Plutôt mémoire biologique ou mémoire numérique ?

Elle filme un événement

Plutôt mémoire biologique ou mémoire numérique ?

Comme vous le savez si vous êtes un(e) fidèle lecteur(-trice), @LesSmartAddicts aiment bien se poser des questions. Et une question qui les divise pas mal en ce moment est : mieux vaut-il vivre un évènement à travers ses propres yeux ou à travers l’écran de son smartphone ?

Régression ou extension ?

Ce qui est sûr, du moins pour la psychologue américaine Linda Henkel (2013), c’est que le processus d’archivage d’un instant nous empêche de le vivre pleinement. Pire, le fait de prendre une simple photo favoriserait un phénomène de « dépréciation », où la mémoire ne travaillerait quasiment plus, puisque figée extérieurement. En d’autres termes, plus besoin de créer le souvenir, puisque la technologie le fait pour nous.

Aujourd’hui pourtant, cette même technologie est presque devenue une extension de nous-mêmes tant elle occupe une place importante dans notre façon de vivre un évènement. Notre mémoire déborde, en un sens, sur cette extension permise par nos smartphones. On passe d’une réalité très personnelle, vécue et ressentie uniquement par soi, à une réalité plus palpable et plus ancrée. D’une certaine façon, en numérisant un évènement, on passe d’un « j’y suis » très personnel et soluble, à un « j’y étais » beaucoup plus social et qui renvoie dès lors à un instant figé dans le temps.

Le problème, si toutefois c’en est un, est donc que le souvenir délaisse le support biologique (la mémoire) au profit d’un support numérique (le smartphone).

Un souci de réalité

De plus, là où le temps déforme le récit, la photo le grave et le fige dans un souci de réalité. Avec la photo, le témoignage se pare d’un réalisme tout à fait nouveau : le récit est conservé dans son originalité et capture l’instant sans autre volonté que d’en témoigner. On passe donc d’une réalité impalpable, biaisée par le souvenir et parfois bien loin de la vérité, à une réalité brute, figée et sans détour de l’esprit, donc cruellement plus proche de la vérité.

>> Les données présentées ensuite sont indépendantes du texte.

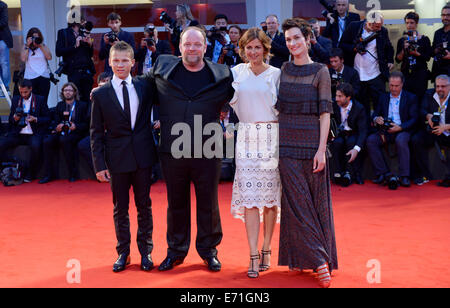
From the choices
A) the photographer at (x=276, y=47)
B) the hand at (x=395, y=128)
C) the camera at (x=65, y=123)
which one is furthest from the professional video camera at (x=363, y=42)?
the camera at (x=65, y=123)

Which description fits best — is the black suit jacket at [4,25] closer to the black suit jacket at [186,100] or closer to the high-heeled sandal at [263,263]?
the black suit jacket at [186,100]

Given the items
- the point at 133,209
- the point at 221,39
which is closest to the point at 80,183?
the point at 133,209

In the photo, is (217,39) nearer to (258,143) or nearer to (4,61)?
(4,61)

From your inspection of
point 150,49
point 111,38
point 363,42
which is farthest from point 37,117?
point 363,42

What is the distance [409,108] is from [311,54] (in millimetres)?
1348

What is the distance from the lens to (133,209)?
5.38 metres

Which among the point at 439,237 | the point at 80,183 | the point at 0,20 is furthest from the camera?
the point at 0,20

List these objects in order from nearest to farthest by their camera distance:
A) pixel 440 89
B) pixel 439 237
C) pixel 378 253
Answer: pixel 378 253
pixel 439 237
pixel 440 89

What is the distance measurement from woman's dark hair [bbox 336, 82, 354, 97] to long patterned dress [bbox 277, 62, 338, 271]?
325cm

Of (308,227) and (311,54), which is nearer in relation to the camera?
(308,227)

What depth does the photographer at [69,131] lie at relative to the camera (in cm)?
709

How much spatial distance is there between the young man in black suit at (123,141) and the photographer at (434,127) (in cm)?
399

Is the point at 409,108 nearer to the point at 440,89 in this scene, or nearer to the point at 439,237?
the point at 440,89

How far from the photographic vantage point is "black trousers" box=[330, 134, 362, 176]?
6527mm
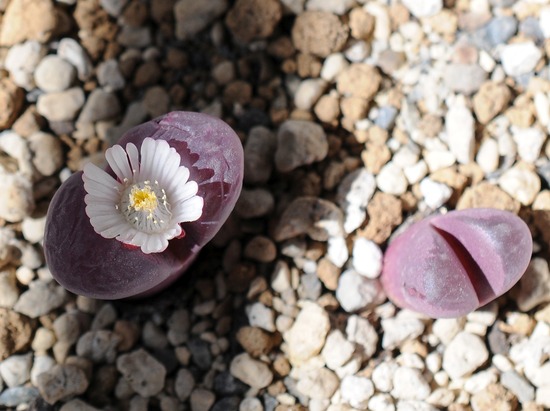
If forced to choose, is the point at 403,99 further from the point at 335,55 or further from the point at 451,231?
the point at 451,231

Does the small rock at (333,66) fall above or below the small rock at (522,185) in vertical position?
above

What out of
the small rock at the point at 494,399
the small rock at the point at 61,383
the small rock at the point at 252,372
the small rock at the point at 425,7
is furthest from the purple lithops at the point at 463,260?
the small rock at the point at 61,383

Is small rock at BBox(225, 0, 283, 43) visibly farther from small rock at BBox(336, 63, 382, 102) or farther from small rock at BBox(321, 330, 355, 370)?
small rock at BBox(321, 330, 355, 370)

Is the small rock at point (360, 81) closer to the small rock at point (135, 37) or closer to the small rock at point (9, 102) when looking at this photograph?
the small rock at point (135, 37)

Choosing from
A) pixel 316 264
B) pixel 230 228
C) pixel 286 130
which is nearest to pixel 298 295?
pixel 316 264

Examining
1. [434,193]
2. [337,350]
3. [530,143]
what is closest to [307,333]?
[337,350]

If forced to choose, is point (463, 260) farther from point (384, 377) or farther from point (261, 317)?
point (261, 317)
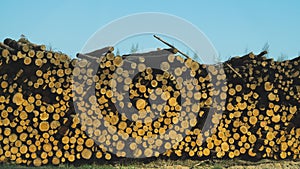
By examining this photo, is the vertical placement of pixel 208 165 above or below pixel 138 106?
below

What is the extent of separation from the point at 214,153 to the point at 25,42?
370 centimetres

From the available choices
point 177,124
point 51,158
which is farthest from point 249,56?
point 51,158

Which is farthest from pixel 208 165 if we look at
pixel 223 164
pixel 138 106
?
pixel 138 106

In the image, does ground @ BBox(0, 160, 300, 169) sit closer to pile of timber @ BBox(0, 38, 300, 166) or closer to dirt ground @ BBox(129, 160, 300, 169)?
dirt ground @ BBox(129, 160, 300, 169)

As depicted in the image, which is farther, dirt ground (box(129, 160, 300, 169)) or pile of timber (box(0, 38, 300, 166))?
dirt ground (box(129, 160, 300, 169))

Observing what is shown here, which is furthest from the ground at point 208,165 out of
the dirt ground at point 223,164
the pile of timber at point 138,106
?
the pile of timber at point 138,106

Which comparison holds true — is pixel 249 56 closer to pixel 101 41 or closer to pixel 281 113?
pixel 281 113

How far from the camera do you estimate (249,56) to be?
23.8 ft

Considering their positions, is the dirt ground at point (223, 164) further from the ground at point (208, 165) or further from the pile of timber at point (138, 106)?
the pile of timber at point (138, 106)

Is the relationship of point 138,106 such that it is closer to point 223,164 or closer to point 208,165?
point 208,165

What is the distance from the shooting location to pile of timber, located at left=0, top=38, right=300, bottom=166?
268 inches

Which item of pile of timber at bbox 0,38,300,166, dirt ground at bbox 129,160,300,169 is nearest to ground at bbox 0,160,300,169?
dirt ground at bbox 129,160,300,169

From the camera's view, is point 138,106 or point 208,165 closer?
point 138,106

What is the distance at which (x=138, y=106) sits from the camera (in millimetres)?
6938
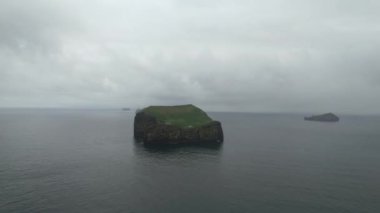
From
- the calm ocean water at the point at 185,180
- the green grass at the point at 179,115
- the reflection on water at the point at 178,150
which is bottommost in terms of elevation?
the calm ocean water at the point at 185,180

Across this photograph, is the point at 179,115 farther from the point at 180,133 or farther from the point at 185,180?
the point at 185,180

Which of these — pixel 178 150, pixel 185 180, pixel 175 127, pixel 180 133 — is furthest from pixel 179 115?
pixel 185 180

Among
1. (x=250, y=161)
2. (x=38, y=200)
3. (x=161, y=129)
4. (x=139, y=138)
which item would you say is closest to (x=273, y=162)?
(x=250, y=161)

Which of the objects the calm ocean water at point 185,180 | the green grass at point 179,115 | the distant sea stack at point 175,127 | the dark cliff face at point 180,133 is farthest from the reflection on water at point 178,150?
the green grass at point 179,115

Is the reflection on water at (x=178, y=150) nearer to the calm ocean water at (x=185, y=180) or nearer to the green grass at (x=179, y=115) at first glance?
the calm ocean water at (x=185, y=180)

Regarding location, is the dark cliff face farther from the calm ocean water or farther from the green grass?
the calm ocean water

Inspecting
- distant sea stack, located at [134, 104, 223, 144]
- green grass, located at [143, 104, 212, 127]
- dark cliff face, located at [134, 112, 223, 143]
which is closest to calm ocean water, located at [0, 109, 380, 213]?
dark cliff face, located at [134, 112, 223, 143]

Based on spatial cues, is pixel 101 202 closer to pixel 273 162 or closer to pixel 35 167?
pixel 35 167

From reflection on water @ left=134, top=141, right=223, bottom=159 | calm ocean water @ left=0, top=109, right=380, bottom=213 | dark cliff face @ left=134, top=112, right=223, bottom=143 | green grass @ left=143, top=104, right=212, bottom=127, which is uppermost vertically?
green grass @ left=143, top=104, right=212, bottom=127
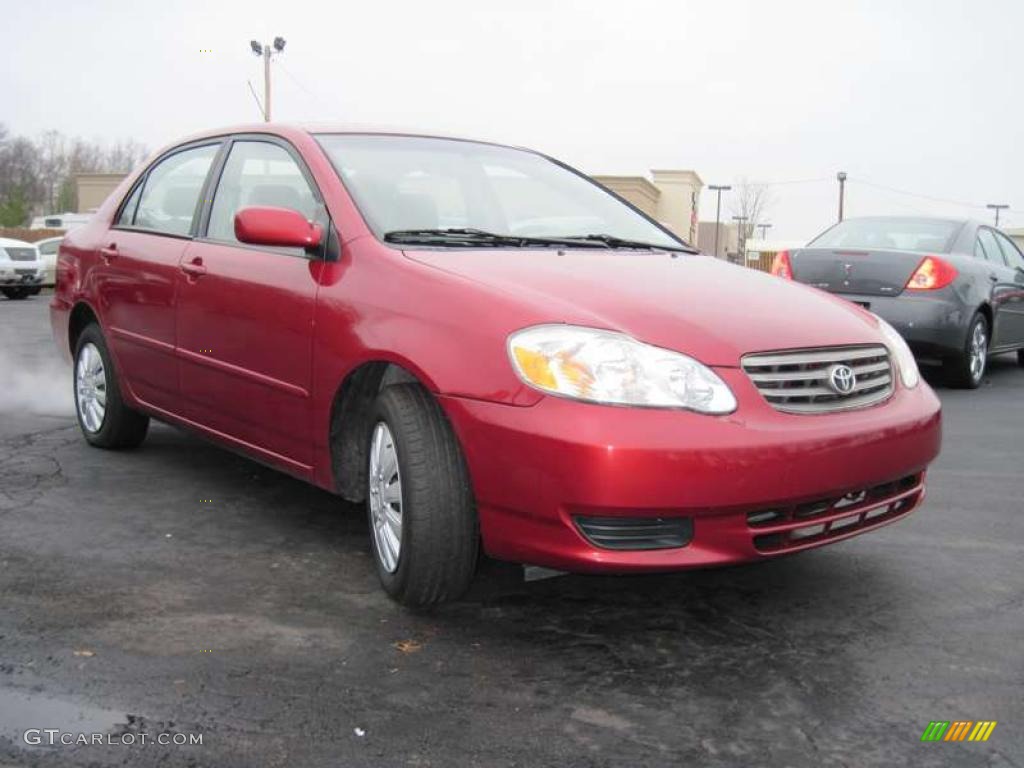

Tout bénef’ pour les défenseurs du numérique qui préfèrent y voir un prolongement de la mémoire humaine plutôt qu’une entrave à cette dernière, un peu comme l’outil peut être considéré comme un prolongement du corps. Autrement dit, plus besoin de se fatiguer à se souvenir, puisque la technologie le fait mieux que nous.

Le troubadour 2.0, du témoignage au partage

Mais l’avantage de vivre un événement à travers l’écran de son portable n’est pas seulement question de témoignage ni de souvenir ; c’est également une question de partage. Aujourd’hui, l’instantanéité nous permet de partager en qualité de témoin n’importe quel évènement à toutes nos communautés (amicales, familiales, professionnelles…etc.). Nous passons donc de simples témoins à une nouvelle forme de troubadours du XXIème siècle, qui romance et diffuse les événements qu’il vit à travers ses réseaux sociaux.

De la même façon que la démocratisation de l’écriture a révolutionné les pratiques de partage du savoir chez nos ancêtres, l’arrivée du numérique a permis à chacun de se faire rapporteur d’un événement. Cette dynamique fait passer la captation de l’évènement de simple archivage à un véritable support de partage communautaire. On passe ainsi de « j’y étais » à « nous y sommes, ensemble ».

Un changement de paradigme

Finalement, la façon de vivre un événement change peu. On a simplement ajouté une interface entre nos yeux et l’évènement. C’est la façon de le « consommer » qui change, ou plutôt qui évolue. On assiste simplement à un changement de paradigme, où l’événement a toujours été prétexte au témoignage, mais où les techniques actuelles apportent une nouvelle dimension de partage. Du coup, la forme que prend le récit évolue aussi !

Alors ? Régression ou extension ? Témoignage ou partage ? Biologique ou numérique ?
On vous laisse en décider… Nous en tous cas, on retourne troubader.